### Page extract
○ ○ ○ ○ ○ ○ ○
# Buying Fish & Critters Online ?



## Tim Harrison (24 Mar 2020)

I'm fast approaching the stage where I would normally be considering buying fish and shrimp for my scape.
Buying online is an option I've dismissed in the past but with everyone confined to barracks I may have to reevaluate.
That is if anyone can recommend a reputable online store selling decent livestock?


----------



## David Cherry (24 Mar 2020)

I've used Aquaticstoyourdoor for Marines before, fish were good quality well packaged and you can arrange the delivery date.
I wonder though if deliveries of non-essential items will be allowed at the present time.


----------



## Tim Harrison (24 Mar 2020)

David Cherry said:


> I wonder though if deliveries of non-essential items will be allowed at the present time.


It's okay at the moment, I took an Amazon delivery this morning. And the business my wife works for is concentrating on online sales and delivery atm.
But the situation is fluid and who knows what the future holds...


----------



## Siege (24 Mar 2020)

Won’t be long I think.....!

I now kinda know how people in sunnier climbs get a warning that a tornado storm is coming. It’s really weird and not in a nice way!


----------



## Jayefc1 (24 Mar 2020)
○ ○ ○ ○ ○ ○ ○
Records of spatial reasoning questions
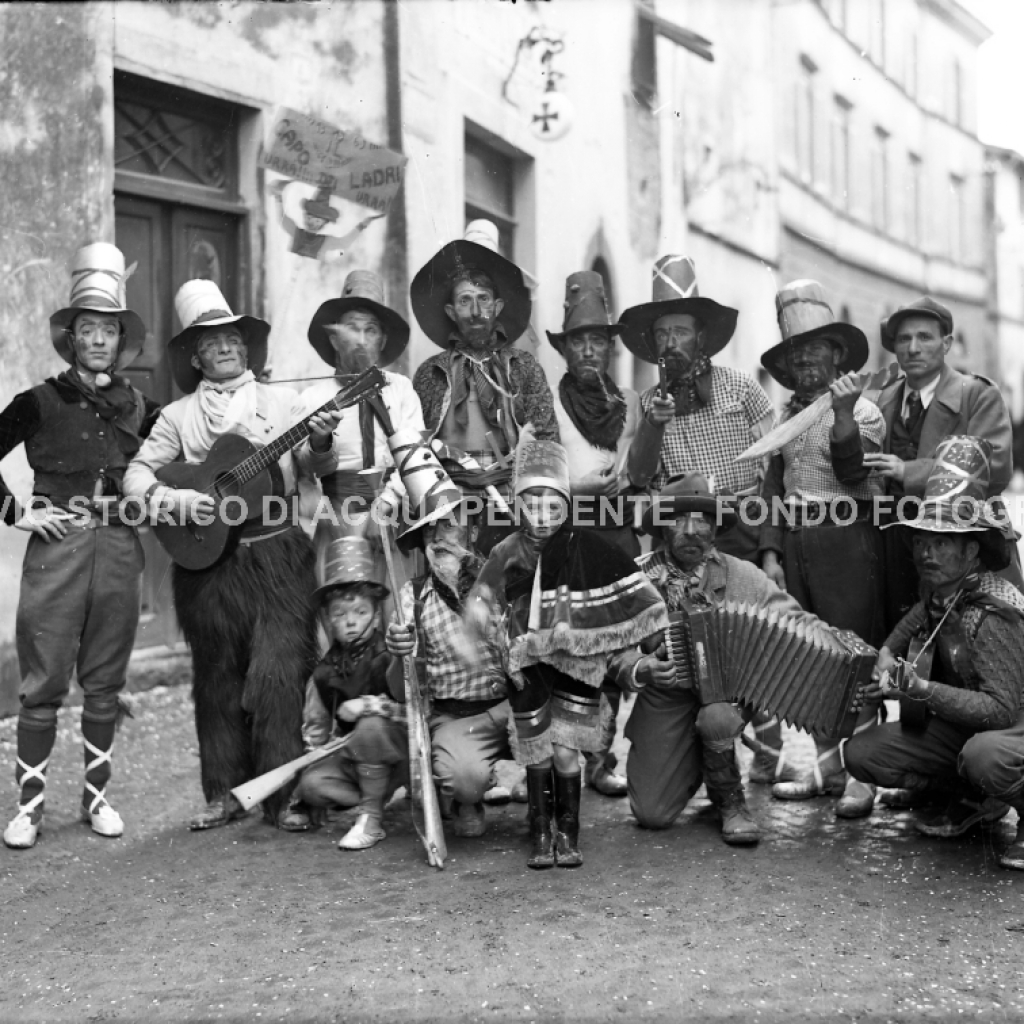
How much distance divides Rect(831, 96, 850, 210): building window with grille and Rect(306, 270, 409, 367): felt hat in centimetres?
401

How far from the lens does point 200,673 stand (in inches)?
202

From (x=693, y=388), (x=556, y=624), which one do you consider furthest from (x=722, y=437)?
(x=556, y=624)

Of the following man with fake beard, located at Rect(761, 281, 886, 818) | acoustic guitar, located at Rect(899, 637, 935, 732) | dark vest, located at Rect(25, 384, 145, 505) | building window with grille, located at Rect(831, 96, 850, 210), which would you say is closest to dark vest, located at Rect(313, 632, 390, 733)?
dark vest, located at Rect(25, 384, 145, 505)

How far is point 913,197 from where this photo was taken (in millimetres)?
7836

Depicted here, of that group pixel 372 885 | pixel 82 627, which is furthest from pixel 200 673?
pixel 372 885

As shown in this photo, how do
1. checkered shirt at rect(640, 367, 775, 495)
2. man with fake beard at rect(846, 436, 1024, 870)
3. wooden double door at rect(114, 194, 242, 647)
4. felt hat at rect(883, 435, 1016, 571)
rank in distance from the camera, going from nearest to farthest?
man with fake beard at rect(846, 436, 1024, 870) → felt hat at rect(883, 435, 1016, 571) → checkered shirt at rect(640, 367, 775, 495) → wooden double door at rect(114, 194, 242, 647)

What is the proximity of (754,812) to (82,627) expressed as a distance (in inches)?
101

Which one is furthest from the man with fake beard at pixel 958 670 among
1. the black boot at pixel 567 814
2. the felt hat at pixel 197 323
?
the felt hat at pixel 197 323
○ ○ ○ ○ ○ ○ ○
### Set problem A
Answer these questions on the forum thread about buying fish online:
(i) Which online store has David Cherry used for Marines?
(ii) What delivery did Tim Harrison take on the morning he posted his reply?
(iii) What is the business where Tim Harrison's wife works concentrating on?
### Set problem B
Lay out the entries as a numbered list, starting at the line with "What is the" and running through the end of the entries. Leave out blank lines.

### Solution A
(i) Aquaticstoyourdoor
(ii) An Amazon delivery
(iii) Online sales and delivery

### Solution B
1. What is the proximity of (754,812) to (82,627) expressed as a distance (in inches)?
2. 101
3. Which one is furthest from the man with fake beard at pixel 958 670 among
4. 1. the black boot at pixel 567 814
5. 2. the felt hat at pixel 197 323
6. ?
7. the felt hat at pixel 197 323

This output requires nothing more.